Print the following lines word for word, without changing anything.

>> Start Dataset rows

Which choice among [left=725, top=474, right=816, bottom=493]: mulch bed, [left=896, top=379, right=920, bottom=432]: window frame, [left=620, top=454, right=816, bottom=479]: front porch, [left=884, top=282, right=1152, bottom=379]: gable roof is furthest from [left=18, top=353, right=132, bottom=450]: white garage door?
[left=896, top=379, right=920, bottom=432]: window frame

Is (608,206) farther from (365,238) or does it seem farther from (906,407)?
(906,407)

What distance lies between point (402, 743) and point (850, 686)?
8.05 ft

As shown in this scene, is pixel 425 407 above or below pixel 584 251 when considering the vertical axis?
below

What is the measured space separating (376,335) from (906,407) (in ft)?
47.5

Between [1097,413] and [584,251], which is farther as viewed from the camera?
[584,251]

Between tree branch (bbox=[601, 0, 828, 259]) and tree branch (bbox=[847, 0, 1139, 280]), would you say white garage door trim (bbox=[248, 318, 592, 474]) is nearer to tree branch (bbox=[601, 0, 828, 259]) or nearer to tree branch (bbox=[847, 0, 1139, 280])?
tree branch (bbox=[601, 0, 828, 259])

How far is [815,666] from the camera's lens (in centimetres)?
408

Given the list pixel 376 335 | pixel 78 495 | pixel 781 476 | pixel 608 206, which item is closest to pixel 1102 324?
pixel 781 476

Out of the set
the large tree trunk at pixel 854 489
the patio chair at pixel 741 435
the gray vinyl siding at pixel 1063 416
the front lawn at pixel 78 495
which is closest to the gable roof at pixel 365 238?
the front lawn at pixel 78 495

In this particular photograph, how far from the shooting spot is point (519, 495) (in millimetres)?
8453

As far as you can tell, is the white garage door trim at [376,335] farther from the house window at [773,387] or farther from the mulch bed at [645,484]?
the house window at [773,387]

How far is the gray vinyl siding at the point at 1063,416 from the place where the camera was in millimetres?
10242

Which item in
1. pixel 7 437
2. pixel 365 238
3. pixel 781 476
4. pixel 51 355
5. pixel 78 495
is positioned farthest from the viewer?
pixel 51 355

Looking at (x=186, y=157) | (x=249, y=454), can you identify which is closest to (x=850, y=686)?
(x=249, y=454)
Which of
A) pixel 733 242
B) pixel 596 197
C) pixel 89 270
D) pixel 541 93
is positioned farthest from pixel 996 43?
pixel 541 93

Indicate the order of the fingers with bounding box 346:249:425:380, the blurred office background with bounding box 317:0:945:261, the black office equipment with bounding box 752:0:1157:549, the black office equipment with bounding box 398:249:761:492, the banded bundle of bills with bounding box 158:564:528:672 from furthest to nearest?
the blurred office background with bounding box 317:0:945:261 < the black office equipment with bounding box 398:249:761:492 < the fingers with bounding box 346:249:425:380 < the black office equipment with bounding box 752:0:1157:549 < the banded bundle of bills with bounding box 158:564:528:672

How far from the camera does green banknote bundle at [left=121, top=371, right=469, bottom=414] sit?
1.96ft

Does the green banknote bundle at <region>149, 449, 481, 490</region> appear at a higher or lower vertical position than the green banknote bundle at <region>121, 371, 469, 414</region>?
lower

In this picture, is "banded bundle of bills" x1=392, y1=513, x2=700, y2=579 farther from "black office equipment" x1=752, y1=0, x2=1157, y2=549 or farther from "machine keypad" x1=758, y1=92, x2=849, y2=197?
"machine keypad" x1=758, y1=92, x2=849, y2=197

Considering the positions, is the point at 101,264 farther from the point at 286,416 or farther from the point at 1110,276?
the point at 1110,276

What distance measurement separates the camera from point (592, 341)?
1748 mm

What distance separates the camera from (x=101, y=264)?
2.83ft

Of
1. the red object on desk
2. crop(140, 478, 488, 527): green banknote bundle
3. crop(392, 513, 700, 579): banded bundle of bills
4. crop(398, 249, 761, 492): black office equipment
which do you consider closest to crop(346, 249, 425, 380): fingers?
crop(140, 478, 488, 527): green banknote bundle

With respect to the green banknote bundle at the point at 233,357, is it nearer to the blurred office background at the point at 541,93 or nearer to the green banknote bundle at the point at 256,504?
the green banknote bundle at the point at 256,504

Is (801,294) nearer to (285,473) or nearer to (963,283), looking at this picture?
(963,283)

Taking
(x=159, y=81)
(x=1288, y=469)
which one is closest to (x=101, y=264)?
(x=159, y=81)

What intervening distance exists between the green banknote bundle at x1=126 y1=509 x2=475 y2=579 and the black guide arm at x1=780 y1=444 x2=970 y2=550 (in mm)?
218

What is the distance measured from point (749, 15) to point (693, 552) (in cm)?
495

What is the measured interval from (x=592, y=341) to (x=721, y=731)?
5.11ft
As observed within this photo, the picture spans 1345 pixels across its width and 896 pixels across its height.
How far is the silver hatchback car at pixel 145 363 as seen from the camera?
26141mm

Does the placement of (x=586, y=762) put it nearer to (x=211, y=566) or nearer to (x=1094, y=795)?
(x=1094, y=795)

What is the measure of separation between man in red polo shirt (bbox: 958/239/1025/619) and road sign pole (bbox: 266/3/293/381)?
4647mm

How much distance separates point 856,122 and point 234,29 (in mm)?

>> End Dataset rows

◆ Task result
Which choice among [left=725, top=474, right=816, bottom=493]: mulch bed, [left=896, top=379, right=920, bottom=432]: window frame, [left=620, top=454, right=816, bottom=479]: front porch, [left=884, top=282, right=1152, bottom=379]: gable roof is furthest from [left=18, top=353, right=132, bottom=450]: white garage door?
[left=896, top=379, right=920, bottom=432]: window frame

Is (608,206) farther from (365,238) or does it seem farther from (906,407)?
(906,407)

What distance lies between point (402, 743) and point (850, 686)?
8.05 ft

As shown in this scene, is pixel 425 407 above or below pixel 584 251 when considering the vertical axis?
below

What is the measured space separating (376,335) from (906,407) (in ft)?
47.5

Between [1097,413] and [584,251], which is farther as viewed from the camera?
[584,251]

Between tree branch (bbox=[601, 0, 828, 259]) and tree branch (bbox=[847, 0, 1139, 280]), would you say white garage door trim (bbox=[248, 318, 592, 474]) is nearer to tree branch (bbox=[601, 0, 828, 259]) or nearer to tree branch (bbox=[847, 0, 1139, 280])?
tree branch (bbox=[601, 0, 828, 259])

How far is [815,666] from the camera's lens (in centimetres)?
408

Given the list pixel 376 335 | pixel 78 495 | pixel 781 476 | pixel 608 206, which item is closest to pixel 1102 324?
pixel 781 476

Out of the set
the large tree trunk at pixel 854 489
the patio chair at pixel 741 435
the gray vinyl siding at pixel 1063 416
the front lawn at pixel 78 495
which is closest to the gable roof at pixel 365 238?
the front lawn at pixel 78 495

In this particular photograph, how far from the shooting spot is point (519, 495) (in millimetres)?
8453

As far as you can tell, is the white garage door trim at [376,335] farther from the house window at [773,387] or farther from the mulch bed at [645,484]?
the house window at [773,387]

How far is the gray vinyl siding at the point at 1063,416 from the place where the camera was in millimetres?
10242

Which item in
1. pixel 7 437
2. pixel 365 238
3. pixel 781 476
4. pixel 51 355
5. pixel 78 495
is positioned farthest from the viewer?
pixel 51 355

Looking at (x=186, y=157) | (x=249, y=454), can you identify which is closest to (x=850, y=686)?
(x=249, y=454)
Which of
A) pixel 733 242
B) pixel 596 197
C) pixel 89 270
D) pixel 541 93
is positioned farthest from pixel 996 43?
pixel 541 93

Indicate the order of the fingers with bounding box 346:249:425:380, the blurred office background with bounding box 317:0:945:261, the black office equipment with bounding box 752:0:1157:549, the black office equipment with bounding box 398:249:761:492, the banded bundle of bills with bounding box 158:564:528:672 from furthest to nearest?
the blurred office background with bounding box 317:0:945:261 < the black office equipment with bounding box 398:249:761:492 < the fingers with bounding box 346:249:425:380 < the black office equipment with bounding box 752:0:1157:549 < the banded bundle of bills with bounding box 158:564:528:672

How far from the camera does green banknote bundle at [left=121, top=371, right=469, bottom=414] sit?
1.96ft

Does the green banknote bundle at <region>149, 449, 481, 490</region> appear at a higher or lower vertical position than the green banknote bundle at <region>121, 371, 469, 414</region>?
lower

In this picture, is "banded bundle of bills" x1=392, y1=513, x2=700, y2=579 farther from "black office equipment" x1=752, y1=0, x2=1157, y2=549 or farther from "machine keypad" x1=758, y1=92, x2=849, y2=197?
"machine keypad" x1=758, y1=92, x2=849, y2=197

Considering the positions, is the point at 101,264 farther from the point at 286,416 or farther from the point at 1110,276?
the point at 1110,276

What distance measurement separates the camera from point (592, 341)?
1748 mm

What distance separates the camera from (x=101, y=264)?
2.83ft

Of
1. the red object on desk
2. crop(140, 478, 488, 527): green banknote bundle
3. crop(392, 513, 700, 579): banded bundle of bills
4. crop(398, 249, 761, 492): black office equipment
which do you consider closest to crop(346, 249, 425, 380): fingers?
crop(140, 478, 488, 527): green banknote bundle

With respect to the green banknote bundle at the point at 233,357, is it nearer to the blurred office background at the point at 541,93 or nearer to the green banknote bundle at the point at 256,504?
the green banknote bundle at the point at 256,504

Is (801,294) nearer to (285,473) or nearer to (963,283), looking at this picture?
(963,283)

Taking
(x=159, y=81)
(x=1288, y=469)
which one is closest to (x=101, y=264)?
(x=159, y=81)

What intervening distance exists between the green banknote bundle at x1=126 y1=509 x2=475 y2=579 and the black guide arm at x1=780 y1=444 x2=970 y2=550 (in mm)?
218

What is the distance measured from point (749, 15) to point (693, 552) (in cm)?
495

What is the measured interval from (x=592, y=341) to (x=721, y=731)?
5.11ft
As observed within this photo, the picture spans 1345 pixels across its width and 896 pixels across its height.
How far is the silver hatchback car at pixel 145 363 as seen from the camera?
26141mm

Does the placement of (x=586, y=762) put it nearer to (x=211, y=566) or nearer to (x=1094, y=795)?
(x=1094, y=795)

What is the measure of separation between man in red polo shirt (bbox: 958/239/1025/619) and road sign pole (bbox: 266/3/293/381)?
4647mm

How much distance separates point 856,122 and point 234,29 (in mm)?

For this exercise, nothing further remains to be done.